Hello @dsubak, I'm Gemini Code Assist1! I'm currently reviewing this pull request and will post my feedback shortly. In the meantime, here's a summary to help you and other reviewers quickly get up to speed!

This pull request introduces a proof-of-concept JupyterLab extension designed to automate the process of pushing a running Jupyter notebook, along with its Python dependencies (requirements.txt) and runtime environment (runtime.txt), to a specified Git repository. The extension leverages gh-scoped-credentials for GitHub authentication and provides a user-friendly interface through the JupyterLab command palette.
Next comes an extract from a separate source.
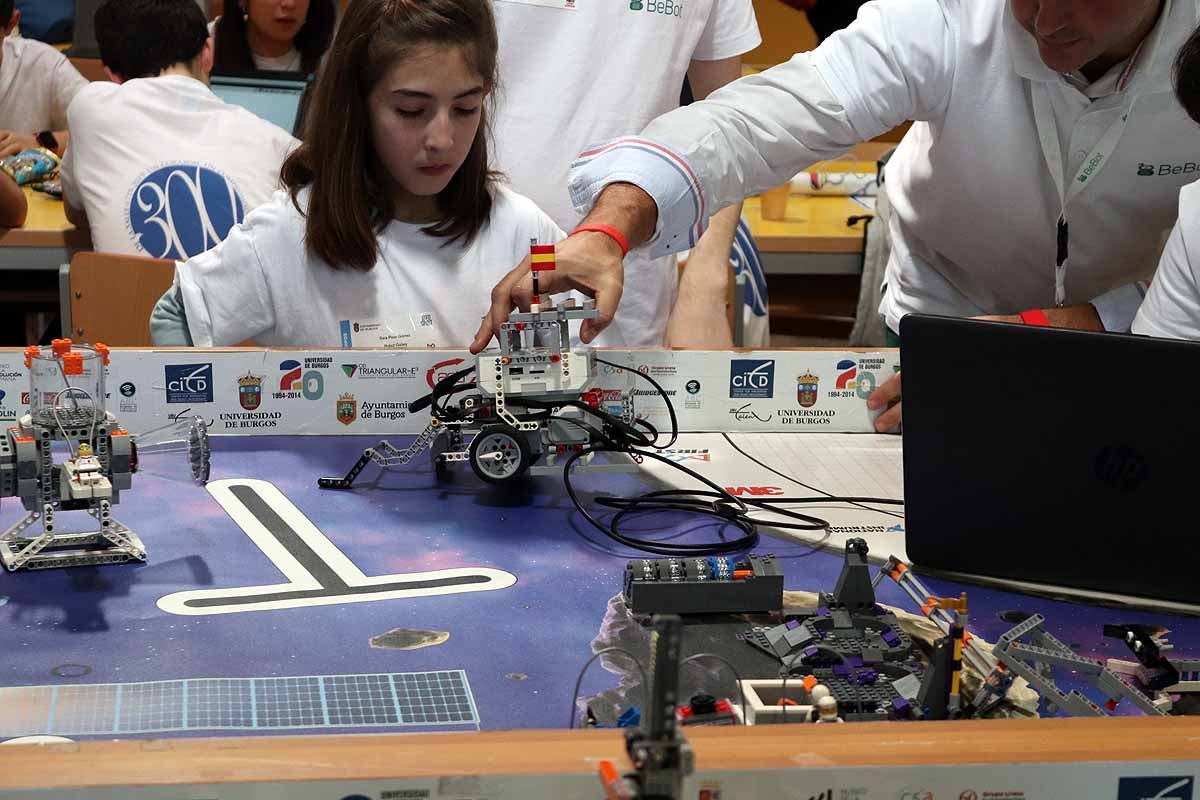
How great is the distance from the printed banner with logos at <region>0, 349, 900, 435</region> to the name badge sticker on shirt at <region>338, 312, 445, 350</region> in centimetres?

It's currently a technical validation and not production-ready, with known limitations regarding data storage, multi-notebook support per repository, and input validation.

Highlights

  • JupyterLab Extension Development: Introduces a new jupyter2repo JupyterLab extension.
  • Automated Git Push: Enables automatic pushing of the active Jupyter notebook (.ipynb), generated requirements.txt, and runtime.txt to a designated Git repository.
  • GitHub Authentication Integration: Utilizes gh-scoped-credentials to handle GitHub application authentication, prompting the user for client ID and app URL.
  • Interactive User Workflow: Provides a "Save Notebook to Github" command in the JupyterLab palette, guiding the user through input dialogs for repository details and confirming permissions.
  • Real-time Feedback: Incorporates a "Log Panel" to display execution output and messages from the kernel during the save and push process.
  • Project Structure and Build Setup: Establishes a comprehensive project structure including pyproject.toml, package.json, README.md, and RELEASE.md for Python and Node.js packaging and release management.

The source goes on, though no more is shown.